TAREFAS PROPOSTAS –
1. De acordo com o trecho sobre Arlindo Veiga dos Santos, por que ele recusava qualquer cargo público? Responda em uma a três frases.
2. Dê continuidade ao trecho sobre Arlindo Veiga dos Santos a partir da última frase apresentada.

TRECHO SELECIONADO –
::::

O interessante era que Arlindo era conservador, monarquista e católico tradicionalista. De origem humilde e, segundo sua biógrafa, de ascendência monárquica africana, estudou como bolsista em colégios católicos e chegou a cursar filosofia e letras na PUC de São Paulo onde destacou-se por suas habilidades linguísticas. Veiga dos Santos desenvolveu uma ativa produção intelectual como jornalista, poeta e político. Combatia tanto o racismo, quanto o socialismo e o nazi[1]fascismo. Foi professor de latim, inglês, português, história, sociologia e filosofia. Lecionou em faculdades privadas como a Faculdade de São Bento e a Pontifícia Universidade Católica de São Paulo, tendo por princípio ideológico recusado qualquer cargo público, por ser monarquista e contra a república, como quando recusou o convite para ser secretário de educação de São Paulo em 1930. Era poliglota e traduziu diversas obras de autores antigos e contemporâneos como Tomás de Aquino e Jacques Valdour. Seu talento intelectual foi reconhecido internacionalmente, recebendo uma série de diplomas honoríficos, dentre os quais merecem destaque: membro do Instituto de Direito Social da Academia Brasileira de Ciências Sociais e Políticas, membro da Sociedade Geográfica Brasileira, membro da Association de Poets de Langue Française, membro honorário vitalício, na qualidade de fellow da American International Academy, de Nova York; dignidade e honra da Estrela e Cruz de Academic Honor; membro de honra da Légion des Voluntaires du Sang, de Paris; sócio de honra da Associazione Internazionale Insigniti Ordini Cavallereschi, de Palermo, Itália. Era um patriota e acreditava que o Brasil poderia ser uma grande nação e contribuir para a luta contra o racismo. Para isso era necessário retomar o projeto de uma “Pátria Nova”. Arlindo teve como objetivo estabelecer uma nova monarquia no Brasil, baseada em uma filosofia política neotomista.

::::

REGISTROS FORNECIDOS –
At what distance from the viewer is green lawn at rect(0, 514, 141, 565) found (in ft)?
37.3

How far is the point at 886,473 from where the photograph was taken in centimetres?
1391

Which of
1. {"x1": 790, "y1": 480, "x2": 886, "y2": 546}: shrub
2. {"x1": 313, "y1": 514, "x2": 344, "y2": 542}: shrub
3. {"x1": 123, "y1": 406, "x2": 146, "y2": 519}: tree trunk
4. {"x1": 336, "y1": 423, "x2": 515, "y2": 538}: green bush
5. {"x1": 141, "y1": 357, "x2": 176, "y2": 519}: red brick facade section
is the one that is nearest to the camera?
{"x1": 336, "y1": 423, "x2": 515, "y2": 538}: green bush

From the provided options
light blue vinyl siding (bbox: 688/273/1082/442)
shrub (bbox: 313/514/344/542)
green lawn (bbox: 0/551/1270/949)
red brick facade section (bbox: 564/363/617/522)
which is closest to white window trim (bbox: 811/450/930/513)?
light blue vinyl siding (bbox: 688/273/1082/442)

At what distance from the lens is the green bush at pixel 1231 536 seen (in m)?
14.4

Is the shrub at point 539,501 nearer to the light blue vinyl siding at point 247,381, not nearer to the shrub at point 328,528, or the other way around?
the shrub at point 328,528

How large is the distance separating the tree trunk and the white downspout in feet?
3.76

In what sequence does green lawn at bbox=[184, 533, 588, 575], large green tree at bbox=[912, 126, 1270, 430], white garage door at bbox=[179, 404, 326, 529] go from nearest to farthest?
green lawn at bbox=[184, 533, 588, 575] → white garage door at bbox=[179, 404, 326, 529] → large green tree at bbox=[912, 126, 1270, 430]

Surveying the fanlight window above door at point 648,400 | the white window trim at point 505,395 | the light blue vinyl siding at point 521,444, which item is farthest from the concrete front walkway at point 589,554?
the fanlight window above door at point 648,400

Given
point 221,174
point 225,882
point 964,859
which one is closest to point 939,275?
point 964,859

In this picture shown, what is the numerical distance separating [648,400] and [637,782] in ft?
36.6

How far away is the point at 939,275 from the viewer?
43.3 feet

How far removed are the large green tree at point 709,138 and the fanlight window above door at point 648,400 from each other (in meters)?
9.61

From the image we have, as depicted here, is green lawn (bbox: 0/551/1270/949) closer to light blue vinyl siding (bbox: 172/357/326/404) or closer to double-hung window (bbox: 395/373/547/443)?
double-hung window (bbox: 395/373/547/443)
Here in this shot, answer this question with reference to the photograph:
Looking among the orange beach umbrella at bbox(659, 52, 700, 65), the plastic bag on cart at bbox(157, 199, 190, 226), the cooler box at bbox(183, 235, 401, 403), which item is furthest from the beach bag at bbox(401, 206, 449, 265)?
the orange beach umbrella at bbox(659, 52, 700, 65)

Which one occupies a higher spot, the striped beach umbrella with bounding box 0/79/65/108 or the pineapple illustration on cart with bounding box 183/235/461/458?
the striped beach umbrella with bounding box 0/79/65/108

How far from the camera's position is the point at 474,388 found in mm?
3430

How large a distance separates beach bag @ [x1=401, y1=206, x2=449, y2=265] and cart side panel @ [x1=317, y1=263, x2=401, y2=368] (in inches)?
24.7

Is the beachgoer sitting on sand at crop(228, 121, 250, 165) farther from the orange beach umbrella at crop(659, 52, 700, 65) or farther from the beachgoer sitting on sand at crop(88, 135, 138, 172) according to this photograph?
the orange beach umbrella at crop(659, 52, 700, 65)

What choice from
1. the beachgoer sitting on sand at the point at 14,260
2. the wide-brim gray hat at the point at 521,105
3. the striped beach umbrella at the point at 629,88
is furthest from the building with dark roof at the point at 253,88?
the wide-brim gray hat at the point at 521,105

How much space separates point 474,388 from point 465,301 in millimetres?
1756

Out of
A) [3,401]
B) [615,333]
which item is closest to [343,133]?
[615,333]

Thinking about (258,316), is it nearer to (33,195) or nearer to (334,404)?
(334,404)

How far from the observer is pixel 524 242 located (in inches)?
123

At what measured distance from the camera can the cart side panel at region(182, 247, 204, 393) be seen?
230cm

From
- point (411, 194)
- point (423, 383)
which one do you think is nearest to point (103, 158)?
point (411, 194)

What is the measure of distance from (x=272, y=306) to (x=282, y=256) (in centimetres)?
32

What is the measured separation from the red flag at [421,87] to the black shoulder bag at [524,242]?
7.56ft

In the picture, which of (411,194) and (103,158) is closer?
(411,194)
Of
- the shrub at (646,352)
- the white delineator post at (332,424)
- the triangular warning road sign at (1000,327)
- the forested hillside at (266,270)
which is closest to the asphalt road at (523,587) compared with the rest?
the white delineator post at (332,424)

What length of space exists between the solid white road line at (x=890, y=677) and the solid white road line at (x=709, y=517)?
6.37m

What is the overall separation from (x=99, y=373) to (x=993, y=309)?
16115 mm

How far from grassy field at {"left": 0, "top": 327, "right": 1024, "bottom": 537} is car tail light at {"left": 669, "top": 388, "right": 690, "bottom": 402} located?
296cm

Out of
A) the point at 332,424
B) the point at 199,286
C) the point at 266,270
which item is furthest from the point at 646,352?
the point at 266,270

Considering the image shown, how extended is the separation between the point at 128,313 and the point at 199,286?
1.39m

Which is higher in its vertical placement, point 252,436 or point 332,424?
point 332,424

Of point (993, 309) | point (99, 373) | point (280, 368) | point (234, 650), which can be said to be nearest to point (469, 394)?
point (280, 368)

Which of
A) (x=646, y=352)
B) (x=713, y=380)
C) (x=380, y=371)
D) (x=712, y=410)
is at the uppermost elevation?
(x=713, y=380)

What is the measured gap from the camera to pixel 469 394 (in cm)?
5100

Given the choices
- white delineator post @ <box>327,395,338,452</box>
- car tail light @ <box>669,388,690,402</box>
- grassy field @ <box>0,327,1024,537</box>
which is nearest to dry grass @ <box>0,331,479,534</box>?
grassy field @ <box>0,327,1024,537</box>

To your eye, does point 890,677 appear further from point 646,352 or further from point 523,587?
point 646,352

::::

RESULTADOS DO EXERCÍCIO –
1. Ele recusava qualquer cargo público por princípio ideológico, já que era monarquista e contrário à república. Por isso recusou, em 1930, o convite para ser secretário de educação de São Paulo.

2.
Arlindo sempre esteve ligado ao Centro Dom Vital e à Revista A Ordem, fundados respectivamente em 1921 e 1922, pelo advogado e filósofo sergipano Jackson de Figueiredo (1891-1928). Esse Centro, que marcou a renovação do pensamento católico no país, exerceu grande influência sobre pensadores brasileiros como Alceu Amoroso Lima, Sobral Pinto, Leonel Franco e outros, ligados diretamente à corrente jacksoniana, que combatia o positivismo, o liberalismo e o socialismo. Arlindo foi um dos primeiros a teorizar as razões por que a república tinha sido um erro político e uma tragédia social, em especial para os pobres e negros. A Ação Imperial também fazia críticas aos erros do segundo reinado, em especial, seu liberalismo. Ao patrianovismo defendia o corporativismo. Do sentido original, vinculado às corporações de ofício do medievo mantivram a ideia de que o corporativismo é uma organização societária que tem por base um ofício ou uma profissão e que pode ser incorporada pelo Estado como uma modalidade específica de representação de interesses, desde que tais corporações atuassem nos processos decisórios como representantes de suas respectivas categorias e que os marcos legais de sua atuação fossem definidos pelo Estado. Da mesma forma, era preciso que os negros fossem capazes de opinarem sobre os rumos dos acontecimentos nacionais, ou seja, que tivessem capital cultual e político de efeito real sobre eles.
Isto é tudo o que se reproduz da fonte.